И вот, эту новизну, этот весь ворох новизн – огромную, уже не вмещающую папку – Белый вдруг потерял.

– Потерял рукопись! – с этим криком он ворвался ко мне в комнату. – Рукопись потерял! Золото потерял! В Лазури – потерял! Потерял, обронил, оставил, провалил! В каком-то из проклятых кафе, на которые я обречен, будь они трекляты! Я шел к вам, но потом решил – я хоть погибший человек, но я приличный человек – что сейчас вам не до меня, не хотел омрачать радости вашей встречи – вы же дети по сравнению со мной! вы еще в Парадизе! а я горю в аду! – не хотел вносить этого серного Ада с дирижирующим в нем Доктором – в ваш Парадиз, решил: сверну, один ввергнусь, словом – зашел в кафе: то, или другое, или третье (с язвительной усмешкой): сначала в то, потом в другое, потом в третье... И после – которого? – удар по ногам: нет рукописи! Слишком уж стало легко идти, левая рука слишком зажила своей жизнью – точно в этом суть: зажить своей жизнью! – в правой трость, а в левой – ничего... И это “ничего” – моя рукопись, труд трех месяцев, что – трех месяцев! Это – сплав тогда и теперь, я двадцать лет своей жизни оставил в кабаке... В каком из семи?

На пороге – недоуменное явление Сергея Яковлевича.

– Борис Николаевич рукопись потерял, – говорю я спешно, объясняя крик.

– Вы меня простите! – Белый к нему навстречу. – Я сам временами слышу, как я ужасно кричу. Но – перед вами погибший человек.

– Борис Николаевич, дорогой, успокойтесь, найдем, отыщем, обойдем все места, где вы сидели, вы же, наверное, куда-нибудь заходили? Вы ее, наверное, где-нибудь оставили, не могли же вы потерять ее на улице.

Белый, упавшим голосом:

– Боюсь, что мог.

– Не могли. Это же вещь, у которой есть вес. Вы где-нибудь ее уже искали?

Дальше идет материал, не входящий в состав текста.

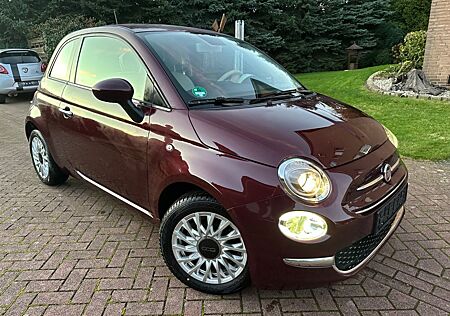 Fiat 500 LOUNGE 1,2*KLIMA*ALUFELGEN*MFL*PDC*GARANTIE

– Нет, я прямо кинулся сюда.

– Так идем.

И – пошли. И – пошло! Во-первых, не мог точно сказать, в которое кафе заходил, в которое – нет. То выходило, во все заходил, то – ни в одно. Подходим – то, войдем – не то. И, ничего не спросив, только обозрев, ни слова не сказав – вон. “Die Herrschaften wunschen? (Господа желают?)”. Белый, агрессивно: “Nichts! Nichts! (Ничего, ничего!)”. Легкое пожатие кельнерских плечей, – и мы опять на улице. Но, выйдя: “А вдруг – это? Там еще вторая зала, я туда не заглянул”. Сережа, великодушно: “Зайдем опять?” Но и вторая зала – неузнаваема.